Excerpted records section start
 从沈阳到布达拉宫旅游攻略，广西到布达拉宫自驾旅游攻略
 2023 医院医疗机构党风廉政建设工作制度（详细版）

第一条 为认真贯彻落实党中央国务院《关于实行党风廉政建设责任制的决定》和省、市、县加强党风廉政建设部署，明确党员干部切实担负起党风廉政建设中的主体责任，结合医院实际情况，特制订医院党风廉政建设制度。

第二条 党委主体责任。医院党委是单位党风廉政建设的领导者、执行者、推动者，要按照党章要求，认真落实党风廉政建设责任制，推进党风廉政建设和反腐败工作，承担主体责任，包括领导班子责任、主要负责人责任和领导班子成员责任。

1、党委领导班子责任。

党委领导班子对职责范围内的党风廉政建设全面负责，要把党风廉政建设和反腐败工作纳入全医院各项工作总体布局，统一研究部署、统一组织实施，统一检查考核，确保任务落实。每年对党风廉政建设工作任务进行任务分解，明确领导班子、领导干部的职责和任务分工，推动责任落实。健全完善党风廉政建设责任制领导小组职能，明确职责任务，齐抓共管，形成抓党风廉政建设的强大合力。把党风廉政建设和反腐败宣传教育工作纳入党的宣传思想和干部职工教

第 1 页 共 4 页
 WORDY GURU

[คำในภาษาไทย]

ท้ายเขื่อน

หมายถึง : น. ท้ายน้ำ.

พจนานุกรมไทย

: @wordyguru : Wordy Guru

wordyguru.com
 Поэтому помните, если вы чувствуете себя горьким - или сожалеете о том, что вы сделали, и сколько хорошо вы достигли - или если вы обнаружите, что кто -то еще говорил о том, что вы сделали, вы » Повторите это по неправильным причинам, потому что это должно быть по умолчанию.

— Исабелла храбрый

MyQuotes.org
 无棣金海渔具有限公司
Excerpted records section end
Exercise aim: Each entry above needs to be output exactly.

Solution for this task:
 从沈阳到布达拉宫旅游攻略，广西到布达拉宫自驾旅游攻略
 2023 医院医疗机构党风廉政建设工作制度（详细版）

第一条 为认真贯彻落实党中央国务院《关于实行党风廉政建设责任制的决定》和省、市、县加强党风廉政建设部署，明确党员干部切实担负起党风廉政建设中的主体责任，结合医院实际情况，特制订医院党风廉政建设制度。

第二条 党委主体责任。医院党委是单位党风廉政建设的领导者、执行者、推动者，要按照党章要求，认真落实党风廉政建设责任制，推进党风廉政建设和反腐败工作，承担主体责任，包括领导班子责任、主要负责人责任和领导班子成员责任。

1、党委领导班子责任。

党委领导班子对职责范围内的党风廉政建设全面负责，要把党风廉政建设和反腐败工作纳入全医院各项工作总体布局，统一研究部署、统一组织实施，统一检查考核，确保任务落实。每年对党风廉政建设工作任务进行任务分解，明确领导班子、领导干部的职责和任务分工，推动责任落实。健全完善党风廉政建设责任制领导小组职能，明确职责任务，齐抓共管，形成抓党风廉政建设的强大合力。把党风廉政建设和反腐败宣传教育工作纳入党的宣传思想和干部职工教

第 1 页 共 4 页
 WORDY GURU

[คำในภาษาไทย]

ท้ายเขื่อน

หมายถึง : น. ท้ายน้ำ.

พจนานุกรมไทย

: @wordyguru : Wordy Guru

wordyguru.com
 Поэтому помните, если вы чувствуете себя горьким - или сожалеете о том, что вы сделали, и сколько хорошо вы достигли - или если вы обнаружите, что кто -то еще говорил о том, что вы сделали, вы » Повторите это по неправильным причинам, потому что это должно быть по умолчанию.

— Исабелла храбрый

MyQuotes.org
 无棣金海渔具有限公司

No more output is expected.